COSA enhances focus on the Baltic-Black Sea region and the Middle East

COSA enhances focus on the Baltic-Black Sea region and the Middle East

Since its establishment in 2014, COSA has been serving its clients around the world providing upscale intelligence solutions related to compliance, security, market expansion and investment matters. Our global reach and international expert network have always been seen as our strongest points, and this year we are happy to enhance these features by expanding our presence in Central and Northern Europe as well as the Middle East – the regions we have traditionally covered, but that require more on-the-ground activities considering our stronger focus on the Baltic-Black Sea region.

We gladly introduce Alexander Kershteyn, Associate Partner at COSA, based in Vilnius, Lithuania, and Ayse Ece Kutsev, Representative in the Middle East, based in Istanbul, Turkey, who will lead the operations in the mentioned regions.

The Baltics, as a foreign direct investment destination, look attractive, but are still too dependent on the emerging markets and Russia in particular in terms of energy and exports. This makes your know your client’s client (KYCC) procedure a bit more sophisticated considering the active sanction regimes, geopolitical security matters and overall compliance issues. The banking sector has improved lately, but is still an area that requires special attention. Finally the inflow of IT businesses from the Former Soviet Union countries, require some deeper due diligence on the UBOs and their affiliates at home.

Just across the sea from the region’s most compliant jurisdictions of Scandinavia, the business environment in Central Europe, including some of the most developed countries in the European Union, is yet not as transparent as it could seem. The sensational Wirecard case is probably just the juiciest one.

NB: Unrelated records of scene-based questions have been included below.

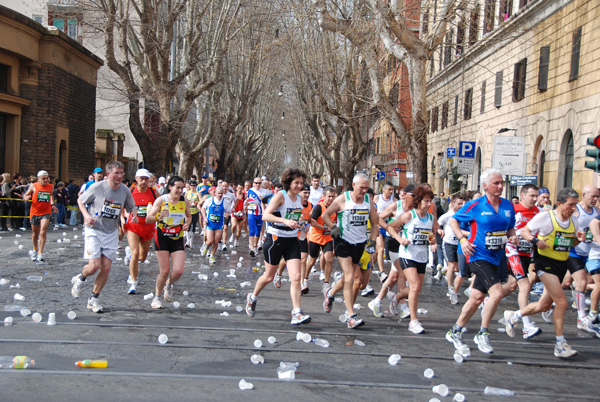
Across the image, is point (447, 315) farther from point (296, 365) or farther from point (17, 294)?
point (17, 294)

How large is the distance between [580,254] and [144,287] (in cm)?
630

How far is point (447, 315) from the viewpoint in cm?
895

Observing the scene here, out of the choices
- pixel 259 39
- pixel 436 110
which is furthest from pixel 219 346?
pixel 436 110

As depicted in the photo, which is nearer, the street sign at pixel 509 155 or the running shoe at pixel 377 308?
the running shoe at pixel 377 308

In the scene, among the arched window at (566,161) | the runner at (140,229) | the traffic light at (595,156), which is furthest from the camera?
the arched window at (566,161)

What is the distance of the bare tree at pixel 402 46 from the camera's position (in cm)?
1659

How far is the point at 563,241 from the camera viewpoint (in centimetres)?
721

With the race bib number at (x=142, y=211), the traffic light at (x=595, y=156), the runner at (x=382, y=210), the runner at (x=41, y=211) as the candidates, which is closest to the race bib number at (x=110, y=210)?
the race bib number at (x=142, y=211)

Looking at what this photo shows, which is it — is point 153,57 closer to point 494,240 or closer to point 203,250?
point 203,250

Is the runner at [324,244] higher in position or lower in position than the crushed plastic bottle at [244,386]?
higher

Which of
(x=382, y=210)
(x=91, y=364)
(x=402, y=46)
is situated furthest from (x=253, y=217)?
(x=91, y=364)

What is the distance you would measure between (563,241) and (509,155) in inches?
436

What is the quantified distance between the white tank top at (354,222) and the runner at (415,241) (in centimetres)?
33

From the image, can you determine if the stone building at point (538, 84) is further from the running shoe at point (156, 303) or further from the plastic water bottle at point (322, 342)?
the plastic water bottle at point (322, 342)
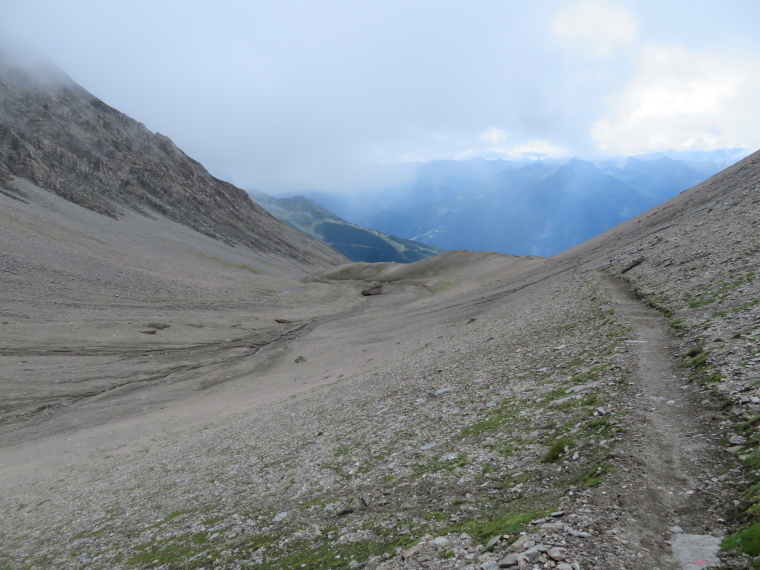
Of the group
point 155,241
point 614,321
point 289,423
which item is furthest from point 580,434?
point 155,241

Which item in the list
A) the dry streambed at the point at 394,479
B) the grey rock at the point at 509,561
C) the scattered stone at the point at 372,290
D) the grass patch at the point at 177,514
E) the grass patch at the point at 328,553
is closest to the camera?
the grey rock at the point at 509,561

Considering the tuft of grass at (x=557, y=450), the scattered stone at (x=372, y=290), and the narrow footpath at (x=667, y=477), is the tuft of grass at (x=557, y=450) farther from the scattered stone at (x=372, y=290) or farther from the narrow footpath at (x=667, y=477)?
the scattered stone at (x=372, y=290)

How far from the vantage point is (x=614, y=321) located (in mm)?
20984

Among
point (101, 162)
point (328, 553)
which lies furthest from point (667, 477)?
point (101, 162)

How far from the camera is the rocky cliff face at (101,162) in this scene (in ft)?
429

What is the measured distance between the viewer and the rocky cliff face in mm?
130750

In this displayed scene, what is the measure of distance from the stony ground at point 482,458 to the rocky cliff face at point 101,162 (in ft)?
430

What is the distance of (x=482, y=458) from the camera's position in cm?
1116

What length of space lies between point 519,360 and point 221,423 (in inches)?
809

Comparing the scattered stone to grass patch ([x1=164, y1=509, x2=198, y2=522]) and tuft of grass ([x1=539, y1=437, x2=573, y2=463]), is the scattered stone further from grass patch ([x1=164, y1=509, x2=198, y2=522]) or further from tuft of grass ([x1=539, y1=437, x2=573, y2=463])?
tuft of grass ([x1=539, y1=437, x2=573, y2=463])

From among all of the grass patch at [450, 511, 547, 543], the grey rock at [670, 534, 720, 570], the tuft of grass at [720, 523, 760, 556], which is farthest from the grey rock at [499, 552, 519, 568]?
the tuft of grass at [720, 523, 760, 556]

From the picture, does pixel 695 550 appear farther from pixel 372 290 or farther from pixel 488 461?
pixel 372 290

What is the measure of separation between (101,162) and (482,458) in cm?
18235

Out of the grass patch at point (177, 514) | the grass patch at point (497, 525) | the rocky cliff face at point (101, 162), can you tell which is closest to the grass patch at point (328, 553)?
the grass patch at point (497, 525)
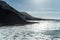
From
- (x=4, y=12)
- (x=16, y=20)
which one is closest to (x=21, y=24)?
(x=16, y=20)

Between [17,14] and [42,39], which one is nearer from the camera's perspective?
[42,39]

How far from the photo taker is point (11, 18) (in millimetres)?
31984

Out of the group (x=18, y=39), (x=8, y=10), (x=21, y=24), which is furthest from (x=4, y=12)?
(x=18, y=39)

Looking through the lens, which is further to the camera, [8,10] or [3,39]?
[8,10]

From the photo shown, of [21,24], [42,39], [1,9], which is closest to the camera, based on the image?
[42,39]

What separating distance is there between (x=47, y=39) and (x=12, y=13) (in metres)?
16.7

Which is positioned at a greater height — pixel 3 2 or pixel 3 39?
pixel 3 2

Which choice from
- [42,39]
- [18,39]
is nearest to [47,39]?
[42,39]

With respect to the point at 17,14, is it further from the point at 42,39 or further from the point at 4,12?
the point at 42,39

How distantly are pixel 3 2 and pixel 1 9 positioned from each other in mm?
1039

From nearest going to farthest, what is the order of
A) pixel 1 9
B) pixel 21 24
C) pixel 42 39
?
1. pixel 42 39
2. pixel 1 9
3. pixel 21 24

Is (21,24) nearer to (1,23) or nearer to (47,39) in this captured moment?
(1,23)

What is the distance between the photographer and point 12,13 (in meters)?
31.8

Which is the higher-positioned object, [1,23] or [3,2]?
[3,2]
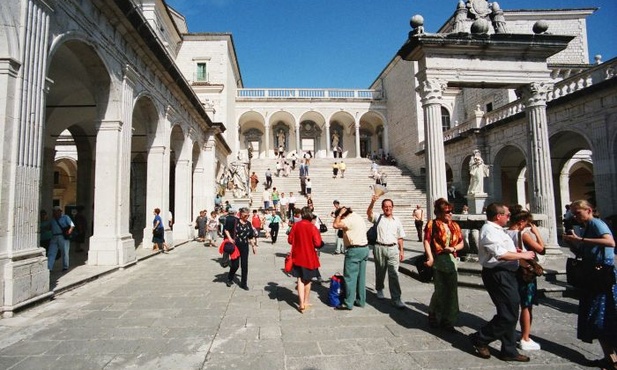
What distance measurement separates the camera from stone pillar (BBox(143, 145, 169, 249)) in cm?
1184

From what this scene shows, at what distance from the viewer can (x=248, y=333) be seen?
404 cm

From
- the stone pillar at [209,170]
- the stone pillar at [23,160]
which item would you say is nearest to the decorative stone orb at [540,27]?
the stone pillar at [23,160]

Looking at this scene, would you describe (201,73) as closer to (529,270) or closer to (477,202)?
(477,202)

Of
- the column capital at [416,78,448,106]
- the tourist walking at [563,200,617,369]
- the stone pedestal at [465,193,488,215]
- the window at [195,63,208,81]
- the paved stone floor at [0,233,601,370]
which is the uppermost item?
the window at [195,63,208,81]

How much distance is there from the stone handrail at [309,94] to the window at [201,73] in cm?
625

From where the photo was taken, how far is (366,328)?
4.18 meters

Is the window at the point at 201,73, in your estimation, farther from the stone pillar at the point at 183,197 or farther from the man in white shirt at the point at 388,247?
the man in white shirt at the point at 388,247

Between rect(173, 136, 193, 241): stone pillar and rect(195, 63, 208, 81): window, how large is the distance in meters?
14.0

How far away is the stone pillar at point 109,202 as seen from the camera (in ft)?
26.9

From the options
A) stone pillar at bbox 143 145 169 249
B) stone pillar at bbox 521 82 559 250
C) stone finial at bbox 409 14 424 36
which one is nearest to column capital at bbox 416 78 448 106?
stone finial at bbox 409 14 424 36

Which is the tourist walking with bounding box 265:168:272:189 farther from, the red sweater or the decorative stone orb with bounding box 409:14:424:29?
the red sweater

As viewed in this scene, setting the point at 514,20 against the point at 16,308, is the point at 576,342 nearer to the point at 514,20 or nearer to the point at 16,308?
the point at 16,308

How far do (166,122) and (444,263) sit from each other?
11943 mm

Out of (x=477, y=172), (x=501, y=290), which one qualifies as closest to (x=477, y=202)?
(x=477, y=172)
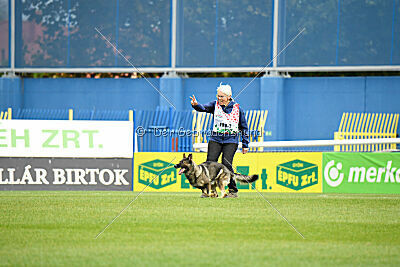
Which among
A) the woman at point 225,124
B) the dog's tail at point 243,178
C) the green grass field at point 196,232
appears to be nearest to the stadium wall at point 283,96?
the dog's tail at point 243,178

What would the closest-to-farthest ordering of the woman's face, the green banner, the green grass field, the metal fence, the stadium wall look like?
the green grass field, the woman's face, the green banner, the metal fence, the stadium wall

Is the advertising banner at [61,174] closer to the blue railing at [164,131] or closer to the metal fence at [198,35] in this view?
the blue railing at [164,131]

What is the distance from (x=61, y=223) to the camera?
869 cm

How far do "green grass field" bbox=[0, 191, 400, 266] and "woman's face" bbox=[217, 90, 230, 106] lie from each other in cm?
165

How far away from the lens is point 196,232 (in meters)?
8.00

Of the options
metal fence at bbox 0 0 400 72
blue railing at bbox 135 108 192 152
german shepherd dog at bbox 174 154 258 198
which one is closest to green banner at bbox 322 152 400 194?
german shepherd dog at bbox 174 154 258 198

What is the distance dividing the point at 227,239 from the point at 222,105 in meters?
4.27

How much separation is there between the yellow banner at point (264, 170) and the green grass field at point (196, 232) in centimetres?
293

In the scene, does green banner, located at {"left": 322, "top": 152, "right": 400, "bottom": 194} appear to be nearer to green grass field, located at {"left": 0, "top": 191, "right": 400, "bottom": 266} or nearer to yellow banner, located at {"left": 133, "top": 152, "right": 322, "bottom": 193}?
yellow banner, located at {"left": 133, "top": 152, "right": 322, "bottom": 193}

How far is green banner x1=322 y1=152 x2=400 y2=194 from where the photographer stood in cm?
1462

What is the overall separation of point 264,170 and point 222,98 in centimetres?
400

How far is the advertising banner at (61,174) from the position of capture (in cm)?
1427

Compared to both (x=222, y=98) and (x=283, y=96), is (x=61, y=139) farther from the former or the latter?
(x=283, y=96)

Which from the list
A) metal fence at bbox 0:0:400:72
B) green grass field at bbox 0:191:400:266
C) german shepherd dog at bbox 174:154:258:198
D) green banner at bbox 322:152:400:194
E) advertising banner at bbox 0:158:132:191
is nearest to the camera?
green grass field at bbox 0:191:400:266
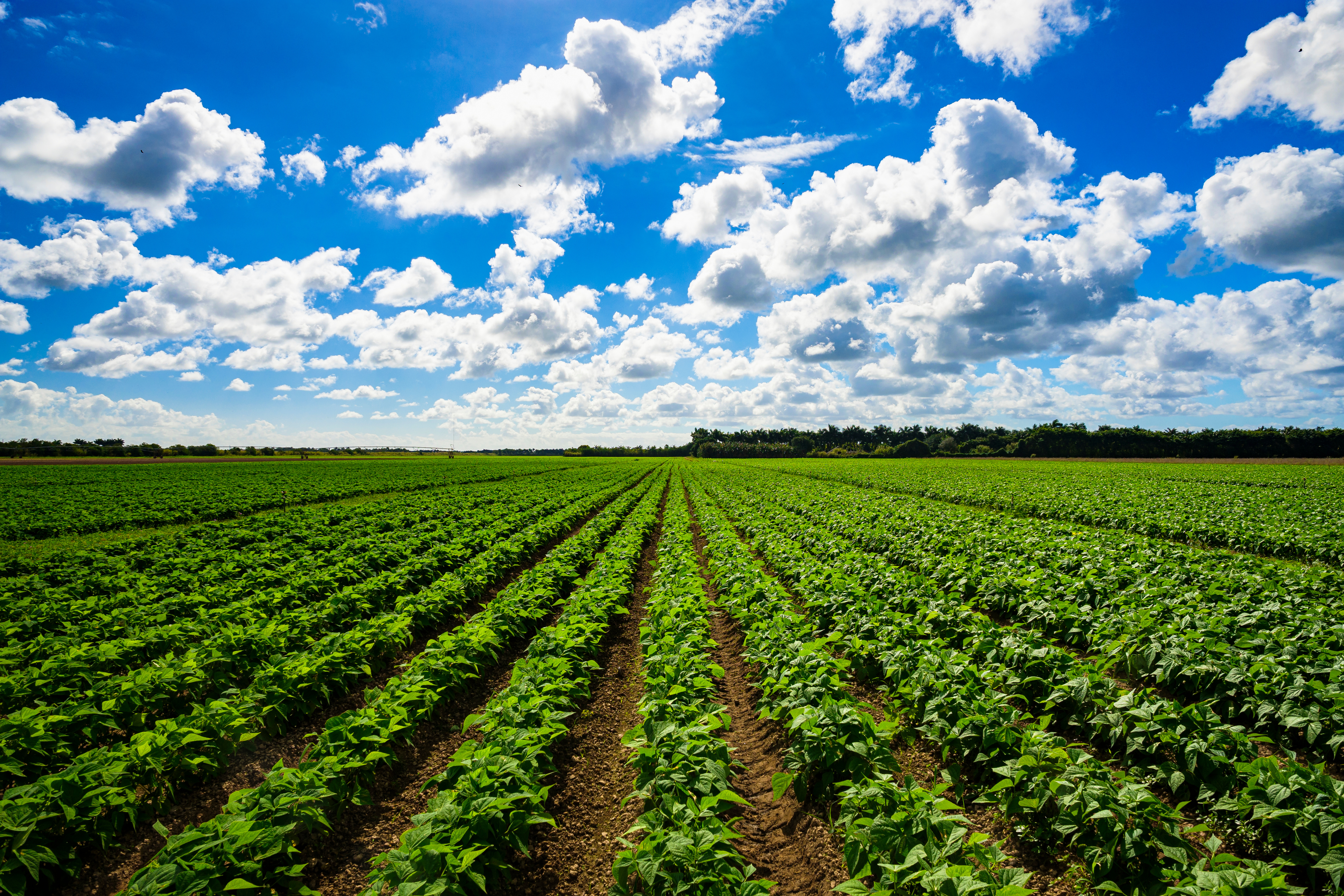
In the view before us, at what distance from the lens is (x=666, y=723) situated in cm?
546

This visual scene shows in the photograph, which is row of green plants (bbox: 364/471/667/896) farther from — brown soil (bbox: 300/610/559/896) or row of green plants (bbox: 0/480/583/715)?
row of green plants (bbox: 0/480/583/715)

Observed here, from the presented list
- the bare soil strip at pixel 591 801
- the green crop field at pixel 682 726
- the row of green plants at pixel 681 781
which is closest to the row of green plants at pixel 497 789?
the green crop field at pixel 682 726

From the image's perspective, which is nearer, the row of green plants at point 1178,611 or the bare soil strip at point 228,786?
the bare soil strip at point 228,786

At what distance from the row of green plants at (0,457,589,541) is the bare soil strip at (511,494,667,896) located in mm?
28036

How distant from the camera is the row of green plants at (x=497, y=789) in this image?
3604mm

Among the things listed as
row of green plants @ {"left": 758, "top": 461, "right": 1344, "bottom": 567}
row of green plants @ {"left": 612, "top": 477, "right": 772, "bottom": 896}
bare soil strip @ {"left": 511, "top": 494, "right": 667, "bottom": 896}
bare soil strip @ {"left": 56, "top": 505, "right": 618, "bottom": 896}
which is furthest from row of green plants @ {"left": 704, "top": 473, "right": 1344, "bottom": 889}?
row of green plants @ {"left": 758, "top": 461, "right": 1344, "bottom": 567}

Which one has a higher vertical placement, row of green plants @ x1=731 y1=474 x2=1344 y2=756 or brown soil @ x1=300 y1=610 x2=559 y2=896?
row of green plants @ x1=731 y1=474 x2=1344 y2=756

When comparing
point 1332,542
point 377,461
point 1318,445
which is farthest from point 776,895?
point 1318,445

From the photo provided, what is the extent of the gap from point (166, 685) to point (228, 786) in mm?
1926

Some of the banking sector issues previously predominantly typical for the Baltic countries have somehow shifted to Central European jurisdictions, and money from the FSU seeking new westward routes is seen as the main cause of those processes. Russian names among the UBOs of real estate, IMEX, energy and numerous FinTech companies, are also indicated as red flags by AML/CFT systems. The overcrowded Central European business environment makes it challenging to identify untrustworthy or simply dangerous third parties, and the understanding excessive multijurisdictional information flows is a key to safe expansion in the mentioned region.

seemingly far, but in the globalization reality a very close Middle Eastern region might become another boosting area in case once purely oil & gas-producing nations start transforming their economies. And some of them are actually already doing this. Moreover, transport routes and hubs connecting Asia, Africa and Europe are emerging in the region and promise to only grow in the nearest future. However, amid the well-seen opportunities, one should expect facing local business particularities very different in every country of the region, the routine security threats and a set of compliance-related risks that are supposed to be considered by anyone entering the Middle East for long.

COSA as a company that builds trust through intelligence approaches the arising demands of its clients with full responsibility and suggests top-grade intelligence and on-the-ground assistance for the sake of good governance, peace and prosperity.